Entries on spatial positioning
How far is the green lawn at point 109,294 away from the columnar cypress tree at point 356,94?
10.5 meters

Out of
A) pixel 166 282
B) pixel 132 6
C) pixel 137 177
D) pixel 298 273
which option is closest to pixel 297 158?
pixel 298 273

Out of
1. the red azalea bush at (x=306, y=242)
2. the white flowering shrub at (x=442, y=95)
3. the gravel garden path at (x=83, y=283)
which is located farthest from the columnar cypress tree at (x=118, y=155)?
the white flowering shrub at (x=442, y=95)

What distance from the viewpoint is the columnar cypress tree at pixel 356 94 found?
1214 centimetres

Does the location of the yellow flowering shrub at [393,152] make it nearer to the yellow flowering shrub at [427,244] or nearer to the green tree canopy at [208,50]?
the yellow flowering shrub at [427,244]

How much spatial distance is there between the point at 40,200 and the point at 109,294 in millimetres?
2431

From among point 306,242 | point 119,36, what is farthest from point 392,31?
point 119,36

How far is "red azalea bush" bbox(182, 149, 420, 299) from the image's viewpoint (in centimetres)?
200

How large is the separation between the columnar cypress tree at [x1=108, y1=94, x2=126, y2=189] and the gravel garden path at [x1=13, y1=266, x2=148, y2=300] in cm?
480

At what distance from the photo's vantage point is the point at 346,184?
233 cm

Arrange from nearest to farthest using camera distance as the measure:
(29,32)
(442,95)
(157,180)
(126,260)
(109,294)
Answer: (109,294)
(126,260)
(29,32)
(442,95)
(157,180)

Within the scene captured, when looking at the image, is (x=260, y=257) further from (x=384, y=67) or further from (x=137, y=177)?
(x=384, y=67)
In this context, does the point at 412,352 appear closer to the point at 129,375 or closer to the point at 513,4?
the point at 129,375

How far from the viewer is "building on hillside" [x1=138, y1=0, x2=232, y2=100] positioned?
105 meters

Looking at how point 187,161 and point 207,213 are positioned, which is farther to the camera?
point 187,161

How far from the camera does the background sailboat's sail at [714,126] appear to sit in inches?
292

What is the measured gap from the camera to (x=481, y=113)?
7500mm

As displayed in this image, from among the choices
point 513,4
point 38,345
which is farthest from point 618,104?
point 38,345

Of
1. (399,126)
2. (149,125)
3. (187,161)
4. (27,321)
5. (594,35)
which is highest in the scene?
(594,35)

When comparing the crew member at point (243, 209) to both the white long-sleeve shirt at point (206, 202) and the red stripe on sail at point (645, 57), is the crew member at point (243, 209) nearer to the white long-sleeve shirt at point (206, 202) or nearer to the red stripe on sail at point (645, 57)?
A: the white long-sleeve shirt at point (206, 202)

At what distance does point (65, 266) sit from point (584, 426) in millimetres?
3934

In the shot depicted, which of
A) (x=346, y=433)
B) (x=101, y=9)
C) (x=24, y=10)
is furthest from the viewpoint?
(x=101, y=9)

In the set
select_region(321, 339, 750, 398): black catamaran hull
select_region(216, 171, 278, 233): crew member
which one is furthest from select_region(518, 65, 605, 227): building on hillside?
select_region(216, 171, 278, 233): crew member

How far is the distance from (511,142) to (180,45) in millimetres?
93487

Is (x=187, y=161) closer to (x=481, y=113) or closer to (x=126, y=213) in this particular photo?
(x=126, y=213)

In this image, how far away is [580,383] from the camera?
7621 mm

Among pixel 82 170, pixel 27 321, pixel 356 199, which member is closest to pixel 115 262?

* [What is required]
Rewrite the records as a Markdown table with the columns Row and Record line, one line per row. Begin at the line that contains "In the shot depicted, which of", continue through the final line of the records, and skip blank lines.

* [Solution]
| Row | Record line |
|---|---|
| 1 | In the shot depicted, which of |
| 2 | A) (x=346, y=433) |
| 3 | B) (x=101, y=9) |
| 4 | C) (x=24, y=10) |
| 5 | is furthest from the viewpoint? |
| 6 | (x=101, y=9) |
| 7 | In the set |
| 8 | select_region(321, 339, 750, 398): black catamaran hull |
| 9 | select_region(216, 171, 278, 233): crew member |
| 10 | which one is furthest from select_region(518, 65, 605, 227): building on hillside? |
| 11 | select_region(216, 171, 278, 233): crew member |
| 12 | How far is the distance from (511,142) to (180,45) in millimetres? |
| 13 | 93487 |
| 14 | Is (x=187, y=161) closer to (x=481, y=113) or closer to (x=126, y=213) in this particular photo? |
| 15 | (x=126, y=213) |
| 16 | In this image, how far away is [580,383] from the camera? |
| 17 | 7621 mm |
| 18 | Among pixel 82 170, pixel 27 321, pixel 356 199, which member is closest to pixel 115 262? |